All he wanted to do was defend his country.
All he wanted to do was defend his country.

In the 1930s and 1940s, it wasn't very acceptable to look at people of color as equals. But Steve Rogers was always one to look at someone's character, rather than their skin. Steve Rogers (not Captain America) being a white, blonde haired, blue eyed male and being a supporter of equal rights is important. Because, in those times, there weren't many people who stood up for everyone regardless of what they believed in. As long as you were good person, Steve Rogers would defend you. Heck, sometimes he sees more in people than they see in themselves and that means he sometimes defends criminals. Making Steve Rogers another race takes away from what he stood for. Not Captain America. Any race can take the Captain America mantle. But Steve Rogers' story is one of inclusivity, at a time when this wasn't something everyone- white males in particular- were striving for. Steve Rogers being a white male is crucial for his character arc.

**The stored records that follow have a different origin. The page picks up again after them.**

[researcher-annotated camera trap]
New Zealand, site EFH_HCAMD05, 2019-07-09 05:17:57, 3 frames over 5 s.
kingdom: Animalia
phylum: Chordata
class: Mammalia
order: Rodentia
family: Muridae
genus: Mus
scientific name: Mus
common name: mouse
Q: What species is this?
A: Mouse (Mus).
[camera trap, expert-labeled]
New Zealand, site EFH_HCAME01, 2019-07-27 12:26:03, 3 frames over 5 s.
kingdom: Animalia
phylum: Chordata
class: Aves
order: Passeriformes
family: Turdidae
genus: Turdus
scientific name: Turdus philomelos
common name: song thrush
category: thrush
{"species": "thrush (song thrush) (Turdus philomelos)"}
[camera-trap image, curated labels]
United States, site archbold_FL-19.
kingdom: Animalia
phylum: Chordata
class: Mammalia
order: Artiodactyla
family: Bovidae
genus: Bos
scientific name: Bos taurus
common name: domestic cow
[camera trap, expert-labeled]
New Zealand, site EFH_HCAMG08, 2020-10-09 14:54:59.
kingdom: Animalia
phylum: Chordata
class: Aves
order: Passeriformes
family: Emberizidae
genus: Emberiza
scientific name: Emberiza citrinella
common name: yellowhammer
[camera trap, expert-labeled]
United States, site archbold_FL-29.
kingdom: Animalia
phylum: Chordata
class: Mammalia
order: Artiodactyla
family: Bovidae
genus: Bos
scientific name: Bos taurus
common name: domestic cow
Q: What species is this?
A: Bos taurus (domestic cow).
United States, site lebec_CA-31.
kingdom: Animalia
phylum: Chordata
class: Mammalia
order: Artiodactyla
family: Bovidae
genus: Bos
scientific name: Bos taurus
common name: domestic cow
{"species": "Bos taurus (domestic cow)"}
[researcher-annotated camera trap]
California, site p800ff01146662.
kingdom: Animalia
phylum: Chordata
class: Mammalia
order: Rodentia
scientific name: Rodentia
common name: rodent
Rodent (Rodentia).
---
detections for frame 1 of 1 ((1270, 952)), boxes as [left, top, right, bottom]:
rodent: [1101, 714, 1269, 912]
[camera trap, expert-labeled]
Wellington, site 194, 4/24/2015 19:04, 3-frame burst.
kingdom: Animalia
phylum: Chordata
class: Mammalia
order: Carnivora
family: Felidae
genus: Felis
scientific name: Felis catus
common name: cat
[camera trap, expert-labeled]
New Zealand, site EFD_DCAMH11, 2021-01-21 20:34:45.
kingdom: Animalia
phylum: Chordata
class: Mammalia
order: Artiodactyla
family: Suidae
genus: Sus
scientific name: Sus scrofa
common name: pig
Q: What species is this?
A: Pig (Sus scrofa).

One of the deepest moments in comics.
One of the deepest moments in comics.

Luke Cage:

Then there's Luke Cage a character I couldn't stand until writer Brian Michael Bendis got a hold of him and made him more than just a stereotype in a yellow shirt. Bendis turned him into a leader of Marvel's premier superhero team. He went to jail, survived a super soldier like experiment, changed who he was, and never forgot where he came from, but never used it as a crutch. For me, a black man, I read Luke Cage in comics and I'm happy. He's not just some random black hero who only fights the man. He is black superhero who fights for everyone. And like Steve Rogers, Luke doesn't see color. Heck, his best friend is a rich goofy white guy and he married a white woman. Luke is proud of what he is and never shies away from telling people where he came from, because he eventually got out. Sure, this role could be played by a poor person of another color, but for a black male who didn't have a lot of black male superheroes to look up to, it's refreshing having someone like him around now. Luke Cage remained a hero all while raising his daughter, being a great, and a person the people in his community could look up to.

Awesome new characters. Not rehashed ones.
Awesome new characters. Not rehashed ones.

Michelle Rodriguez said it best when she said that we should be making more characters of different races instead of taking old characters and changing what they are. Look at Rey and Finn in Star Wars: The Force Awakens. They kicked @$$. A woman and a black guy. Two new characters that starred in a movie that was knocking on the door of being the highest-grossing film of all time. How did they do it? Good writing and great acting. It's a simple formula. Now, I know some people are not going to agree, and that's perfectly okay. I also know that I might be called all sorts of names for voicing my opinion. But I am sure we can all agree that it would be nice to see more NEW characters of all races (white, black, gay, Christian, Asian, etc) instead of rehashed characters with a new skin tone. It worked well for Steve Rogers and Luke Cage and many others, so there's no reason it can't work again.